In Wigfall v. State,
On this first question we hold that there was nothing improper or illegal in the action of the police officer in approaching the vehicle under the circumstances and in the light of his knowledge. We simply hold that under the circumstances there is nothing illegal or improper in the action of the police officer or his decision to approach the vehicle that taints or vitiates the subsequent search.
With reference to the second question we point out that prior to the time the officer addressed any of the occupants, or issued any directions, commands or requests, that two things occurred: first, he observed the front seat passenger make a furtive movement as if to conceal something under or in a jacket lying between the two front seats; and, second, almost simultaneously the policeman detected the strong odor of marijuana smoke emanating from the open window on the front passenger side. He certainly now had a fully founded suspicion of criminal activity. In the sequence of events that followed, the policeman secured the consent of each of the occupants to a search of the vehicle. The defendant frankly concedes that there was consent to the search of the vehicle, but attacks the actual seizure of the contraband on the ground that the consensual search of the vehicle did not extend to the loose jacket lying between the two front seats of the vehicle. We are not of the opinion that a consensual search of the vehicle is so narrowly circumscribed as to prohibit the officer from seizing or lifting the jacket or otherwise exploring beneath it or in it. Again, we think it appropriate to point out that the objection of the defendant is based purely upon the fact that the object seized or lifted by the policeman was an item of wearing apparel. Such an objection would be untenable had the item been newspapers, duffel bags or any one of a number of other items.

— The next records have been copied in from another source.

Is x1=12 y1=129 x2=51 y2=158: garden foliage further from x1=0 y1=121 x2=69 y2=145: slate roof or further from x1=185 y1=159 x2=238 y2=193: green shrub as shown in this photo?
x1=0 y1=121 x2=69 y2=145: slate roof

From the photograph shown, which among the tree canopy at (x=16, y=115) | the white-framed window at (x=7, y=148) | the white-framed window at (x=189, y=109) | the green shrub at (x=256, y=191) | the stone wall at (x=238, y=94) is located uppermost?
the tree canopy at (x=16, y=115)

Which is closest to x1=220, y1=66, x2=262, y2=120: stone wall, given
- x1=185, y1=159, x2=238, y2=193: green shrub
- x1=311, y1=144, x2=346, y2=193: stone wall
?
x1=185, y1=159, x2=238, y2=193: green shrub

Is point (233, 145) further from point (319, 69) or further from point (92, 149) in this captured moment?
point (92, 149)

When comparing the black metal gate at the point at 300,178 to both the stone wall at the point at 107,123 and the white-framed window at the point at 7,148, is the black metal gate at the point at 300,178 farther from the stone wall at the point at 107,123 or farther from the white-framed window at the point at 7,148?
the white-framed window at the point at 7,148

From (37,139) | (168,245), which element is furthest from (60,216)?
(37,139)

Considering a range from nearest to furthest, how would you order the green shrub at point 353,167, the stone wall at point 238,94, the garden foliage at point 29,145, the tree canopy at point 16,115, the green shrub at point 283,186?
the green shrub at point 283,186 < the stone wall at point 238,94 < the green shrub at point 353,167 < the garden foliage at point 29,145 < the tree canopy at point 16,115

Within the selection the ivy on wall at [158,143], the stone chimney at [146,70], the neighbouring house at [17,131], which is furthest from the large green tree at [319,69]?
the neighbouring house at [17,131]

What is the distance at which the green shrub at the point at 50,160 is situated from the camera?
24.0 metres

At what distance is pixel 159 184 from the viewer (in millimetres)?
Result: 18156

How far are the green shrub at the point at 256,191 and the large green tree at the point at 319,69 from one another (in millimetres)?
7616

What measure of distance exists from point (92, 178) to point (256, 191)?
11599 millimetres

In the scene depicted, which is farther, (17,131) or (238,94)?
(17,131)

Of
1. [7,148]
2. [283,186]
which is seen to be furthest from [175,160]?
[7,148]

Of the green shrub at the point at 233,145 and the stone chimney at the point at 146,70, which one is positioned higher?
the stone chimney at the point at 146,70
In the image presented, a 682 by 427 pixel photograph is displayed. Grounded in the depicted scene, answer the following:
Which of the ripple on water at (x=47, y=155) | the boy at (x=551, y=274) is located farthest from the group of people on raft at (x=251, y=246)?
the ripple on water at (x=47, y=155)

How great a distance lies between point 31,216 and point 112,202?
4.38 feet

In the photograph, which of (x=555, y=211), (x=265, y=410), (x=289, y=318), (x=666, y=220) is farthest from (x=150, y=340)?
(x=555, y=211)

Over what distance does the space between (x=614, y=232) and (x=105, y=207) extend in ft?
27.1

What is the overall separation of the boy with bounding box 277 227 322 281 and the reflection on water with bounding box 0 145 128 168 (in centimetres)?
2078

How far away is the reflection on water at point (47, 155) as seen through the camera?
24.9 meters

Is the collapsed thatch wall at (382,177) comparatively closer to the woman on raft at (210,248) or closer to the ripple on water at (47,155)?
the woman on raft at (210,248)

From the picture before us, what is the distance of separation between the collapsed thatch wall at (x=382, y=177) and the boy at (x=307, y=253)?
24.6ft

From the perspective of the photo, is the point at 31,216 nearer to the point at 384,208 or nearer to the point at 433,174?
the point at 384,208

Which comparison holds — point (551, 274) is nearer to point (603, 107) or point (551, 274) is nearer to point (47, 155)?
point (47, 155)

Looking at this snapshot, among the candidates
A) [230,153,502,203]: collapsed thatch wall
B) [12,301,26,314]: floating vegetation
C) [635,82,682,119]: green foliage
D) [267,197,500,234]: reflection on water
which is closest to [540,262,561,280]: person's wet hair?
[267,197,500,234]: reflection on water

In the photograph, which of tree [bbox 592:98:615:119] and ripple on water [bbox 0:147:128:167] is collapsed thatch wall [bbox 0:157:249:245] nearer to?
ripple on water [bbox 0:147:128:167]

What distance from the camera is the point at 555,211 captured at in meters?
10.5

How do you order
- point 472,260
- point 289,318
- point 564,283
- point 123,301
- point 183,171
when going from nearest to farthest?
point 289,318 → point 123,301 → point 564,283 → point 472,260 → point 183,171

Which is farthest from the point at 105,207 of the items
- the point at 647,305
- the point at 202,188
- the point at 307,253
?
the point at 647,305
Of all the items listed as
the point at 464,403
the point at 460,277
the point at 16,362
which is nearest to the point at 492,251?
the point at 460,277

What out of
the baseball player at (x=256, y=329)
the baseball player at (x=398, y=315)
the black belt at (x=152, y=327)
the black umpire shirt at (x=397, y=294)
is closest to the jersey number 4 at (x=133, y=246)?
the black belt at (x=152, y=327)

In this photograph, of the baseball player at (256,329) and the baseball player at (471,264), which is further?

Defendant cites Bailey v. State,
In contrast to the Bailey situation in which the court noted that "[m]ere conclusions of an officer are insufficient to establish a valid consent", the evidence in the instant case precludes such criticism.
The supreme court in Bailey stated:
[C]onsent ... is an exception to the search and seizure requirements. As an exception and as a waiver it must be shown by the State that strong circumstances are present in a case for it to qualify as an acceptable alternative to preservation of constitutional rights of citizens.319 So.2d at 26 .
In the instant case there was no transgression of the constitutional rights of the defendant. We hold that a proper search was made pursuant to the consent of the occupants of the vehicle.
The order of the lower court suppressing the evidence and discharging the appellee is therefore
REVERSED and set aside and the cause remanded for further proceedings consistent herewith.
SCHEB, Acting C.J., and DANAHY, J., concur.
NOTES
Notes
[1] Under our "stop and frisk" law, Section 901.151(2), Florida Statutes (1977), it is provided:
Whenever any law enforcement officer of this state encounters any person under circumstances which reasonably indicate that such person has committed, is committing, or is about to commit a violation of the criminal laws of this state or the criminal ordinances of any municipality or county, he may temporarily detain such person for the purpose of ascertaining the identity of the person temporarily detained and the circumstances surrounding his presence abroad which led the officer to believe that he had committed, was committing, or was about to commit a criminal offense.
The supreme court in Terry stated:
[I]n justifying the particular intrusion the police officer must be able to point to specific and articulable facts which, taken together with rational inferences from those facts, reasonably warrant that intrusion.